A It is so important that your daughter does not feel that her lack of success is a disappointment to you and that you do not think any less of her. It might be she has reached her potential and you are overestimating her ability or perhaps your daughter is a little too ambitious. Talk to her teachers; they will tell you whether your daughter is working effectively and achieving her full potential or whether there is still more to come. Either way, it is great that you are there to support her as she picks herself up. Make it as easy as possible for her to have another go but do keep an eye on reality; it may be that your daughter has done exceedingly well and should be congratulated for doing so!
Q: As a family we have always been open and have brought our children up not to be ashamed of their bodies. Now my teenage daughter wants to lock her bedroom and locks herself in the bathroom for hours. What’s going on?
A: It is perfectly natural for your daughter to become modest, even secretive, while her body is developing. It will take her time to get used to the changes that are happening and she is not, and may never be, ready to return to the easy confidence of childhood. She may be particularly shy around you, a male, and it is important that you do not tease or mock her natural modesty; after all it is something you want her to develop! She may also feel that her bedroom should now become her private space that she can invite people, including her family, into rather than being “invaded”. Respect her wishes unless you have very good reasons to suspect her motives for wanting this privacy.
Q: My daughter aged 8 seems to love play-flirting with every man she comes into contact with. Should I be worried?
A: Hopefully not – practising her feminine wiles is one element of growing up. However you will not wish your daughter only to relate to the opposite sex in a “flirty”, sexualised way. It is vital that your daughter is encouraged, particularly by her father, to value herself for who she is: her interests, talents and personality, rather than for her physical attractions. If she can learn this from an early age she will respect herself and make wise choices later.If you are seriously concerned about her behaviour, for instance if she shows inappropriate knowledge of sexual matters, you should consider talking to your GP about your worries.
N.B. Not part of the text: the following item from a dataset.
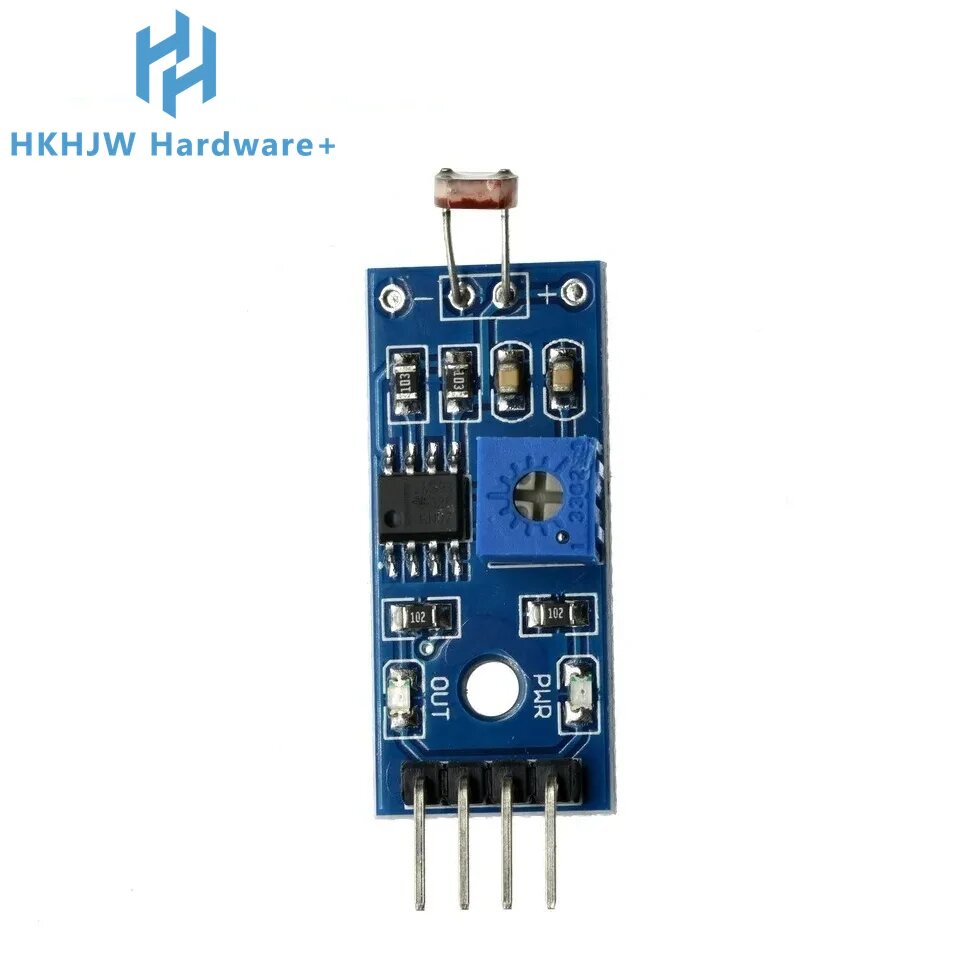Фоторезистор модуль датчик освещенности для Arduino, 4PIN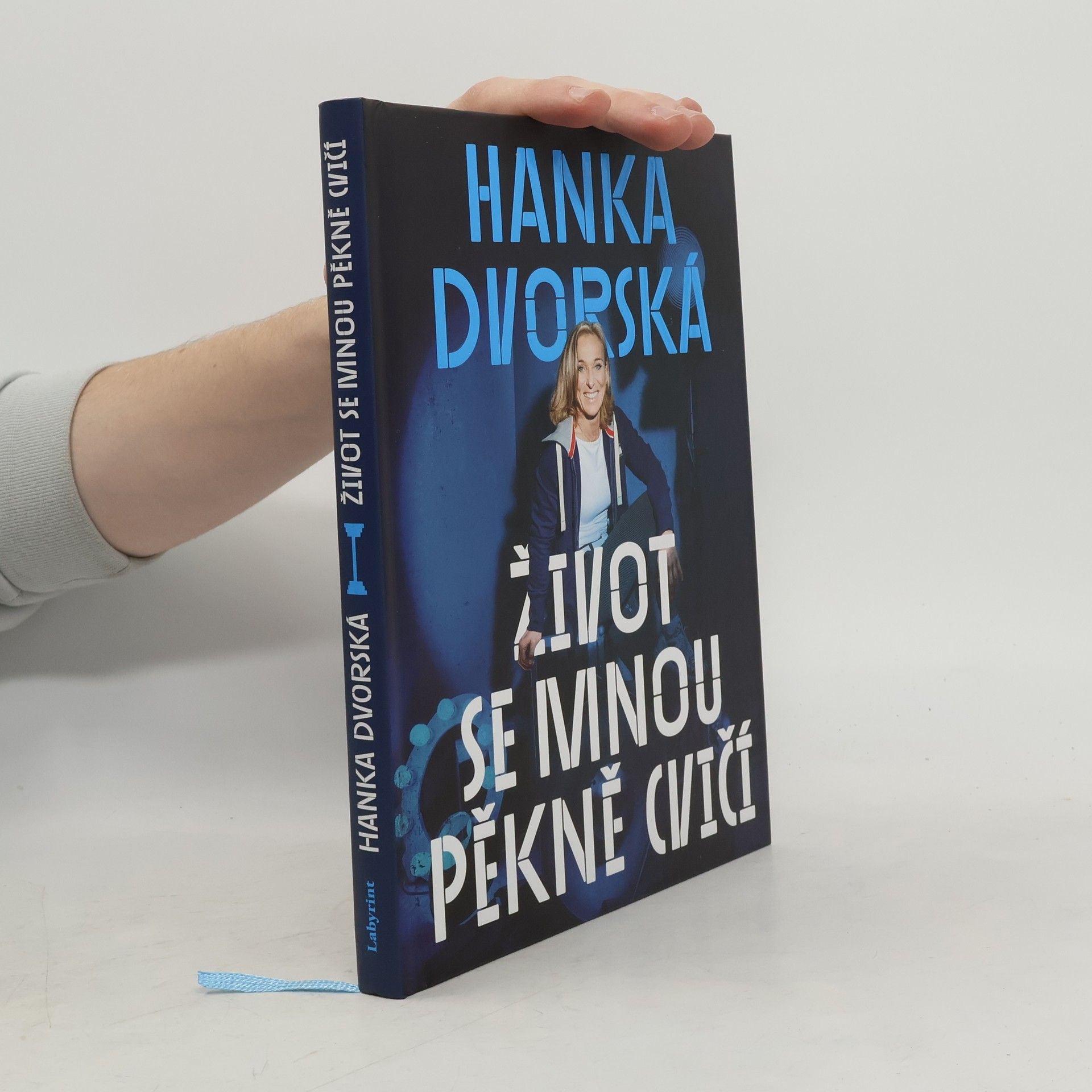 Hanka Dvorská Život se mnou pěkně cvičí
Q: My daughter has always had a good relationship with her mother but now they are constantly rowing. She and I are getting along really well but I’m uncomfortable about this friction between the two women in my life.
A: Your final phrase explains it all! Your daughter (probably aged around 14?) is challenging her mother for the “alpha female” role in your household, questioning and testing her in the quest to work out what sort of woman she herself is going to be. In the process she will also be vying for your attention and testing her female charms on you en route to womanhood. Not an easy time – but very normal! The key, for each of you, to getting through this phase unscathed is for you and your wife to maintain a united front and appropriate boundaries – particularly regarding acceptable behaviour from you hormonal daughter. This is even more important if you are living apart. In this case you could be tempted to believe everything your (currently) adoring daughter is telling you about her mother’s perceived imperfections. Try to remember that this is just another developmental phase!